Их сознание погружалось во тьму. Они пытались сказать, назвать его имя. Пытались запечатлеть. Рассказать. Но впервые в жизни им не хватало слов. И оставался последний выбор. Назвать его. Назвать. Вспомнить. Они кого-то звали. Звали в ужасе. Кого-то или что-то. Звали в поисках спасения. Кого-то или что-то.
– Что ты такое? – прошептал Андрей, пытаясь отмахнуться от всех умирающих.
– Я расскажу тебе. Приходи один. В подвалы Политехнического музея, – ответил пустой голос.
***
Когда Андрей пришёл в себя, он лежал на своей кровати. Рядом спала Наташа.
– Где Пьер? – спросил Андрей в ужасе, резко садясь на постели.
Наташа пробормотала что-то сквозь сон, а затем окончательно проснулась.
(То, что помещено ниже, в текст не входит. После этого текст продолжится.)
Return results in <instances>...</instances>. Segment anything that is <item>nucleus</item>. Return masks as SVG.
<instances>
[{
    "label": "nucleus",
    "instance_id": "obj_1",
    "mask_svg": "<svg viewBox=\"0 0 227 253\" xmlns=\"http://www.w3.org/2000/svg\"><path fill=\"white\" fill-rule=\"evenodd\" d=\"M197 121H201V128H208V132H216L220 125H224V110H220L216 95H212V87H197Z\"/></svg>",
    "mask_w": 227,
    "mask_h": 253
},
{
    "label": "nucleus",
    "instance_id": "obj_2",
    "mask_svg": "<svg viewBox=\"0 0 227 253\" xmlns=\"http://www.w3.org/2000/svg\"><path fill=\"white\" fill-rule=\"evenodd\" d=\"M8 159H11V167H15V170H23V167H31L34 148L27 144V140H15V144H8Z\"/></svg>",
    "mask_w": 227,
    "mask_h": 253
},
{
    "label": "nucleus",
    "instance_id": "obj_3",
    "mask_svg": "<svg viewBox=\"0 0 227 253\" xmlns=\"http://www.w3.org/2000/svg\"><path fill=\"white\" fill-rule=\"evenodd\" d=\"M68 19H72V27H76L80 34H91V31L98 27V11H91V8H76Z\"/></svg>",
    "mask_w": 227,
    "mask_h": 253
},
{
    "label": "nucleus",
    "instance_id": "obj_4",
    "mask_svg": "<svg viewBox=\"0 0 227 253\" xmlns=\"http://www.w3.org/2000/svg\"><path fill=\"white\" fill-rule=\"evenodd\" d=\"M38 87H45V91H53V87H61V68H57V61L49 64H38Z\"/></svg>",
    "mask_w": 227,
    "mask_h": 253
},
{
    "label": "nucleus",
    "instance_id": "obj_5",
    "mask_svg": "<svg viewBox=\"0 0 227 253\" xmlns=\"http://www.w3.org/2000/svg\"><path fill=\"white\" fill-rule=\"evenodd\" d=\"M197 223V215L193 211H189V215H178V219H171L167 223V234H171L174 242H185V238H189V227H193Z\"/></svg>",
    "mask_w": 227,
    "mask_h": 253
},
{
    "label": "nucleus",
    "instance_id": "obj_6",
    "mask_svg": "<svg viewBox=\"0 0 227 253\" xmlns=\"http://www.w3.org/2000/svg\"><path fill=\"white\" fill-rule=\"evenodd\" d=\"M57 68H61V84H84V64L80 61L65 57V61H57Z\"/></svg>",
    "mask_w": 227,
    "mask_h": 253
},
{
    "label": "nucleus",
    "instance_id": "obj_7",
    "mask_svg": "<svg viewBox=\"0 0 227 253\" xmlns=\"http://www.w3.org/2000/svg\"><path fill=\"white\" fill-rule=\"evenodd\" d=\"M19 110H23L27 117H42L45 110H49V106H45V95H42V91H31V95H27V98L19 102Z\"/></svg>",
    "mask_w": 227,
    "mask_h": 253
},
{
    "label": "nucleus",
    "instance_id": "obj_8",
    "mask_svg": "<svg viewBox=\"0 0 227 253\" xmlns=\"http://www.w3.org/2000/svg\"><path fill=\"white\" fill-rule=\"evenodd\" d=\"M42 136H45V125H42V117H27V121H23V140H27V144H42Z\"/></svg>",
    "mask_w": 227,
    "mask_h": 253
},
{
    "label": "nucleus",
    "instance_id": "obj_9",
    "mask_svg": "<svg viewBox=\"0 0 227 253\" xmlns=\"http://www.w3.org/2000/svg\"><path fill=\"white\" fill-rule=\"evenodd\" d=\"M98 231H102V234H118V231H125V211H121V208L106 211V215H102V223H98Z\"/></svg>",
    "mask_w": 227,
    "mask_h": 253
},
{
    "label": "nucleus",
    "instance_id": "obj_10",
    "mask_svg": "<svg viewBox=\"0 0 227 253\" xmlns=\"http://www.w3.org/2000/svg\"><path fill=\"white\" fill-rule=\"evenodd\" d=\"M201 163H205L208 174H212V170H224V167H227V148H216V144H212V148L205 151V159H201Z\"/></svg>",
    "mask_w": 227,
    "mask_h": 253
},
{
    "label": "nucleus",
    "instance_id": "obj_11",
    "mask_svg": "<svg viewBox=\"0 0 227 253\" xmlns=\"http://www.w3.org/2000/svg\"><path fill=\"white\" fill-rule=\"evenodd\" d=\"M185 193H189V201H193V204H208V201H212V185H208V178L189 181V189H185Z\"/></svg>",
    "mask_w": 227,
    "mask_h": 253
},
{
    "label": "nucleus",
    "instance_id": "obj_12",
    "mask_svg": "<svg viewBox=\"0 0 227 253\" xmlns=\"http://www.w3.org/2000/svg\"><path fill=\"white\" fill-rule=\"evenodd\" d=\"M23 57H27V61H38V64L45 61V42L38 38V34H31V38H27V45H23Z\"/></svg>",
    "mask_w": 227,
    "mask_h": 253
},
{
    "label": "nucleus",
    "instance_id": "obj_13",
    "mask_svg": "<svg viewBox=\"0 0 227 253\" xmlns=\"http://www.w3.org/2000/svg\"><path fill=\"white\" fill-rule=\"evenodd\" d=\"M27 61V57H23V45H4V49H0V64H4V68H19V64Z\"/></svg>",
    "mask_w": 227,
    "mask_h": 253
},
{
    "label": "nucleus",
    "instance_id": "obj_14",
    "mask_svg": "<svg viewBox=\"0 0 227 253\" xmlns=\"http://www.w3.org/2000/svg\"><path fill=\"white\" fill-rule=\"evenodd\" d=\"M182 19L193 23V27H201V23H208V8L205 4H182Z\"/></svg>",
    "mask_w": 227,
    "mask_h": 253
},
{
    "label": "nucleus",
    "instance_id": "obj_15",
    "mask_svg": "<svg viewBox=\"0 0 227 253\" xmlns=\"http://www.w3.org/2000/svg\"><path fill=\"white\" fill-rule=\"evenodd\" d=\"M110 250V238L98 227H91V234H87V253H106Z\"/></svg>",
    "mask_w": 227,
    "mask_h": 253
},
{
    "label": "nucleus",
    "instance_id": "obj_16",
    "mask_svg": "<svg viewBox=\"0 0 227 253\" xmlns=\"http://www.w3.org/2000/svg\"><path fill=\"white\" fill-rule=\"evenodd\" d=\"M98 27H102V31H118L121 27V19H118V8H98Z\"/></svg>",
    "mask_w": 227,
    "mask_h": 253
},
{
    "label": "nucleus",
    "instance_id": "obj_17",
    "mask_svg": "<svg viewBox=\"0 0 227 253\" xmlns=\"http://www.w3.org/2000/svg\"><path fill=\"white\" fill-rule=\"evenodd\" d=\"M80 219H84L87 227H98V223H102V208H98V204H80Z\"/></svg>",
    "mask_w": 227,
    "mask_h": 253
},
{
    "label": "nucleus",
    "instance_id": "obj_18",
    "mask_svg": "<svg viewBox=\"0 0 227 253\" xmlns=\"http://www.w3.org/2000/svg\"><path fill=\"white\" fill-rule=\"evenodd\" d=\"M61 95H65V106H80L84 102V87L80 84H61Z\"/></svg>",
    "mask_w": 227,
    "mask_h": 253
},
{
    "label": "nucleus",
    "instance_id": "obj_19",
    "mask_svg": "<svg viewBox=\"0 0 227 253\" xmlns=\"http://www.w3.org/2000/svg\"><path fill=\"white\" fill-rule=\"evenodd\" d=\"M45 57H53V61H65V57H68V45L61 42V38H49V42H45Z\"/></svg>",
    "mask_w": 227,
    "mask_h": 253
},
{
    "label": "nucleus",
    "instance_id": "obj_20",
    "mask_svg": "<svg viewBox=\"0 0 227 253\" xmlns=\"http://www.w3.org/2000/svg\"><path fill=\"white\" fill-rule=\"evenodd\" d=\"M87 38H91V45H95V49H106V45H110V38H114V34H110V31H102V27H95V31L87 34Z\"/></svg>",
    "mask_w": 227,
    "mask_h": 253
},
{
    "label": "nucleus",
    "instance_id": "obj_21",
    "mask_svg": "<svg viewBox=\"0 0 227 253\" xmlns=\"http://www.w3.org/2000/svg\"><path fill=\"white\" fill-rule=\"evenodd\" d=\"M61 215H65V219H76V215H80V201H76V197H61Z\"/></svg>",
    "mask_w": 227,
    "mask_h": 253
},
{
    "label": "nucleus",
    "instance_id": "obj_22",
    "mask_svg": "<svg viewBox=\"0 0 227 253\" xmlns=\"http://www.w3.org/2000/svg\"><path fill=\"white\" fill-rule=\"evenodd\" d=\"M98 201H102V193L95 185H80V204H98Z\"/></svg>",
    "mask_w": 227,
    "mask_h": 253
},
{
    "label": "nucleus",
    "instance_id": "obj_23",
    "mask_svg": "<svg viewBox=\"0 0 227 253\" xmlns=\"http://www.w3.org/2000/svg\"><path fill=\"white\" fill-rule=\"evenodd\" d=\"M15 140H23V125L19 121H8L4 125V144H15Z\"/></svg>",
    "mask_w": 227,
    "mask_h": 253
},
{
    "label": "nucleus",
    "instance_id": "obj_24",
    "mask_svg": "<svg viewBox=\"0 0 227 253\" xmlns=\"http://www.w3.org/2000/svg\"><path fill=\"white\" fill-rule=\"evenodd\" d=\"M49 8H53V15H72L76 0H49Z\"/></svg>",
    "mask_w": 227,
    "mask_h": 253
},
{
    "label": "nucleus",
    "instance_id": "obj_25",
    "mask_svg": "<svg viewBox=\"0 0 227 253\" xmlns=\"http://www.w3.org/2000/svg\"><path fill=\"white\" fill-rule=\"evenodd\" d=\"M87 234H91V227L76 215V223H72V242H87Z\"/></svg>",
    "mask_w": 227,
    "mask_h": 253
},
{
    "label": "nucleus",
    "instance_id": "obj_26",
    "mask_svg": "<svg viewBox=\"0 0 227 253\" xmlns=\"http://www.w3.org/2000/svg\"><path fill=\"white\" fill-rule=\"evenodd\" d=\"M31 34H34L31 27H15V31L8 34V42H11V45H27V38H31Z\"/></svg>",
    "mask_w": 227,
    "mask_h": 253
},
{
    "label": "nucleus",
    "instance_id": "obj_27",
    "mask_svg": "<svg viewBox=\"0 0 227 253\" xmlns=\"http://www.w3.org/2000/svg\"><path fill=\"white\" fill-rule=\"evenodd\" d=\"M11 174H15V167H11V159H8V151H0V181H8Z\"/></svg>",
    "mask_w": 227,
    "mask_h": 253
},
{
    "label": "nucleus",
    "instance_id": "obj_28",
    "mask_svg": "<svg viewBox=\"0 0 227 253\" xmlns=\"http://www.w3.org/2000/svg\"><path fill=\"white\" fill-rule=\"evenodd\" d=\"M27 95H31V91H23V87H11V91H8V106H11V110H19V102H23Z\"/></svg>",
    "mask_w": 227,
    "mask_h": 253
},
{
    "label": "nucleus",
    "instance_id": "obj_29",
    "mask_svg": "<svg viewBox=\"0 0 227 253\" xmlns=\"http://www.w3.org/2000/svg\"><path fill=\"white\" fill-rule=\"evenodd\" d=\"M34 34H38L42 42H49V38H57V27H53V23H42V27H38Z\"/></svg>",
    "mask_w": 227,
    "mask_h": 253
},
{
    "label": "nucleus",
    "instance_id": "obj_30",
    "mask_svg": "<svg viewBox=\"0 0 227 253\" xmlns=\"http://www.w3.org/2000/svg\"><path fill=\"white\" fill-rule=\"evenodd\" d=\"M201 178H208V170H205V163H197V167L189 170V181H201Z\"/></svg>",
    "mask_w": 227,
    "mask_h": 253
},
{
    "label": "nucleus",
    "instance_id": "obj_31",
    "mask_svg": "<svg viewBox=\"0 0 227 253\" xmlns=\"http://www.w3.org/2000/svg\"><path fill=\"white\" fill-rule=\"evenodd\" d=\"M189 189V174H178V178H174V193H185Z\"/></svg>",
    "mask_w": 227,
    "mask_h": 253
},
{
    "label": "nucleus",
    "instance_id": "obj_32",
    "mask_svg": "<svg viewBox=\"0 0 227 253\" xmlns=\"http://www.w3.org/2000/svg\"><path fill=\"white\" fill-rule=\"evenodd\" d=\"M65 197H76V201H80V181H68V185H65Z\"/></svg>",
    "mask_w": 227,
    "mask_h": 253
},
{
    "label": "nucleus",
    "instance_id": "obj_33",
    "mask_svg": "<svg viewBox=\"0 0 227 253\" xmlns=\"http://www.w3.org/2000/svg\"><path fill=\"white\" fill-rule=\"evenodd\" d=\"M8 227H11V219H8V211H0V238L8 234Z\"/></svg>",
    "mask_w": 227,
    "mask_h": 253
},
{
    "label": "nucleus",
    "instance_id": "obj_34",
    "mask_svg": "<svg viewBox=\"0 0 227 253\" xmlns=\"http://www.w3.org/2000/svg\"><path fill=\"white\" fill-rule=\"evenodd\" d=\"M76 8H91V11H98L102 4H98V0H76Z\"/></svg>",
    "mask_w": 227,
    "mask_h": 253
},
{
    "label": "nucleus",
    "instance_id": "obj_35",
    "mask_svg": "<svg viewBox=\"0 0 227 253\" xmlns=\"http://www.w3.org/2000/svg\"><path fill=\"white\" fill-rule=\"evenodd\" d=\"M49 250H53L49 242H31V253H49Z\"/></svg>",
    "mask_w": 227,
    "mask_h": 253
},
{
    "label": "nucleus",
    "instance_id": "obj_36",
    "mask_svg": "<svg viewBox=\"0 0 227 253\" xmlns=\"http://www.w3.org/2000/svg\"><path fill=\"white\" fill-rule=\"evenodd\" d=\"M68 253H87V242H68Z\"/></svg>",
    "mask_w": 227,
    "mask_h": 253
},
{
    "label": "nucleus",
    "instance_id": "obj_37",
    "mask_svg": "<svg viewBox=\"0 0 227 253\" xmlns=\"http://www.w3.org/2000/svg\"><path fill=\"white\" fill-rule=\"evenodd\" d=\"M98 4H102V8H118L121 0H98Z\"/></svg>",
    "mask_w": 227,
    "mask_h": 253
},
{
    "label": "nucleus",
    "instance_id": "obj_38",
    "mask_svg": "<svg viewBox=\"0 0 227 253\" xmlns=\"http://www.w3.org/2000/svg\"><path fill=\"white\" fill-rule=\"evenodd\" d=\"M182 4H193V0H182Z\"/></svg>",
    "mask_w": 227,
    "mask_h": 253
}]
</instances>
– Всё хорошо, любимый. Всё уже хорошо. С ними хорошо всё, – сбивчиво ответила девушка.
– Сколько я спал? – с облегчением выдохнул Андрей, вновь падая на подушку.
– Неделю или около того, – неуверенно проговорила Наташа.
Пробудившийся вскочил снова. Он знал, что хочет что-то рассказать, что-то, что он увидел в усадьбе, но в этот момент словно не помнил, или хуже – не мог сказать. Всё, что он знал – что ему нужно добраться до музея.